> [USING THE INFORMATION]:
**1.** List every organization named in the Memphis riverfront text.
**2.** According to the Memphis riverfront text, how many acres does Mississippi River Park cover?
**3.** Print the part of the Memphis riverfront text starting at "The conceptual plans" and ending at "criticisms were raised.".

> [PASSAGE]:
•••••
It’s not just that Memphis began there or that its inspiration provoked the developers laying out the city to name it for Egypt’s legendary sacred city. It’s in implementing the bold, exciting vision for it today that can signal a new ambition and reintroduce Memphis to the rest of the country.
It’s worth remembering that when the Sustainable Shelby plan was developed a decade ago, the #1 priority of the top 52 recommendations set by the broad-based task forces and by the public in a scientific poll was to “create/reinvest in a great public realm…” There is no single place in this community – city, county, or region – that more embodies this ambition than the riverfront.
More to the point, Memphis has long had the reputation of pursuing the “latest thing” 20 years after everyone else, as John Elkington, inventor of modern Beale Street, once said. Right now, it’s hard to find a city that is not pursuing ambitious riverfront plans. Just last week, Detroit and Buffalo announced two more and the $1.2 billion philanthropic pledge to make them happen.
Hopefully, all of this national movement and momentum across the U.S. should supercharge efforts here and provoke a sense of urgency to activate and reimagine our riverfront as the kind of place that offers each of us ways to individualize our experiences there.
A Hint About The Future
Already, Mississippi River Park (formerly ignominiously named Jefferson Davis Park) hints at the energy that the entire riverfront, particularly Tom Lee Park, can generate for Memphis. The 2.4 acres of the Mississippi River Park has largely been passive greenspace since it opened in 1930 five years before the opening of Riverside Drive.
Until then, Memphis had demonstrated its opinion of the riverfront by allowing garbage and trash to be throw over the bluffs for decades.
There were often cave-ins along the riverfront, but a large cave-in in 1926 sparked action to prevent them in the future. To relieve growing traffic downtown and provide support for the river banks, concrete and fill were used to strengthen the banks and supported the beginning of Riverside Drive and by extracting rocks and soil from the slope, engineers formed the flat surface that became the city street.
Six years before the establishment of Mississippi River Park, the city’s first comprehensive plan laid out a strong vision for the riverfront, but in the ensuing 94 years, there would be about 20 more plans for Memphis’ first great place with little, if any, action to exploit the city’s most majestic natural resource.
The conceptual plans for Tom Lee Park are striking in their reimagination of places that we think that we know well, but will be recreated as the kind of vibrant, active riverfront that we envy in so many other river cities. Most of all, President Jim Holt and his colleagues at Memphis in May International Festival – long thought to be the biggest barrier to Tom Lee Park’s reinvention – has said that as long as he can get an average crowd for Beale Street Music Fest into the new park, the festival has no issues with its ultimate design.
It’s the kind of new cooperative approaches that have resulted from the revamping of the old Riverfront Development Corporation into the Memphis River Parks Partnership (MRPP). Gone are the “we know best” answers to grassroots’ suggestions and the stonewalling that was common when criticisms were raised.
All in all, it’s a reminder and a testament to what can be done when we are willing to listen and talk to each other. Battle lines seem to have evaporated, new lines of collaboration have been created, and a shared excitement for the potential of the riverfront to imbue it all.
Hopefully, for the bicentennial, we will not just be talking about plans for the riverfront, but already have them under way. Returning to the place that 200 years ago gave birth to Memphis and leveraging it for a more dynamic third century is more than crucial city building. It is poetic justice.
•••••
> [SUPPLIED INFORMATION]:
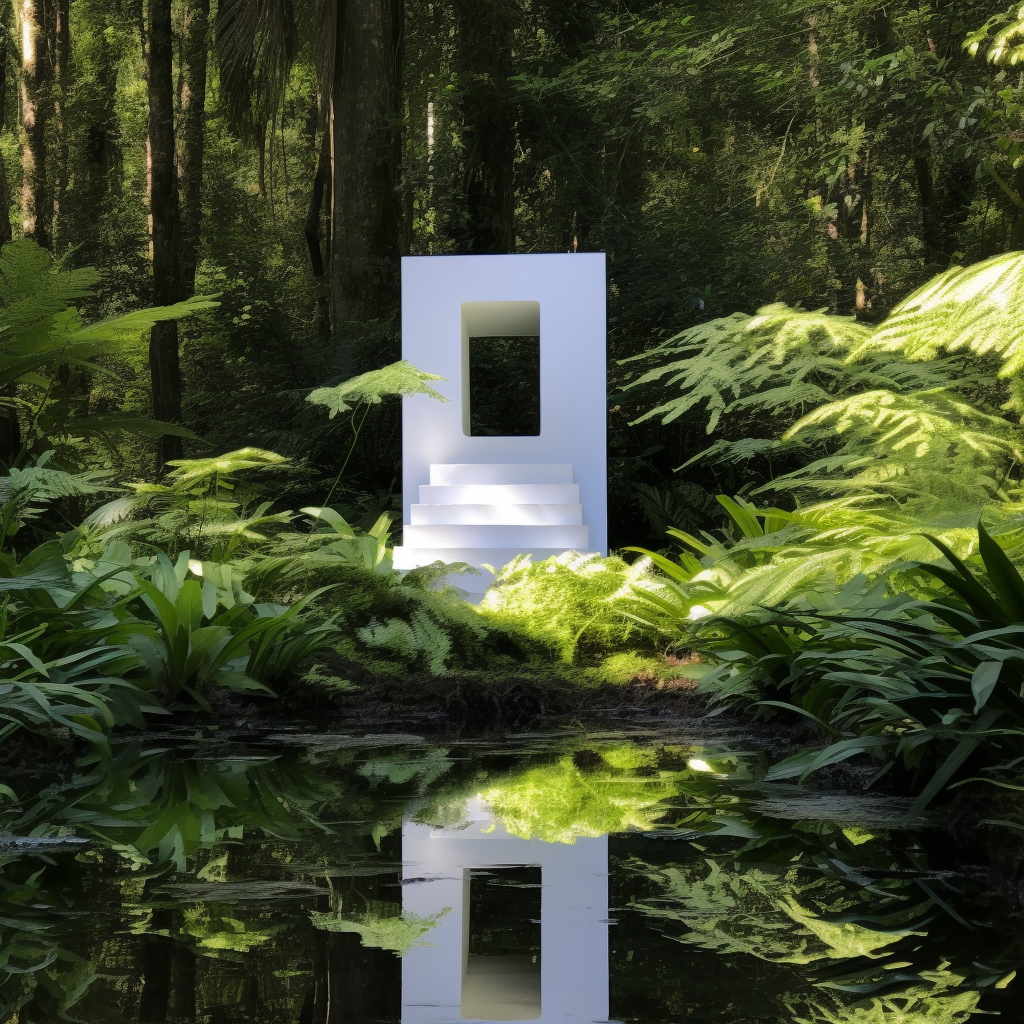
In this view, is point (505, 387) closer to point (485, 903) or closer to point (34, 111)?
point (34, 111)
•••••
> [SOLUTIONS BY TASK]:
**1.**
Memphis in May International Festival
Riverfront Development Corporation
Memphis River Parks Partnership (MRPP)

**2.** 2.4 acres

**3.**
The conceptual plans for Tom Lee Park are striking in their reimagination of places that we think that we know well, but will be recreated as the kind of vibrant, active riverfront that we envy in so many other river cities. Most of all, President Jim Holt and his colleagues at Memphis in May International Festival – long thought to be the biggest barrier to Tom Lee Park’s reinvention – has said that as long as he can get an average crowd for Beale Street Music Fest into the new park, the festival has no issues with its ultimate design.
It’s the kind of new cooperative approaches that have resulted from the revamping of the old Riverfront Development Corporation into the Memphis River Parks Partnership (MRPP). Gone are the “we know best” answers to grassroots’ suggestions and the stonewalling that was common when criticisms were raised.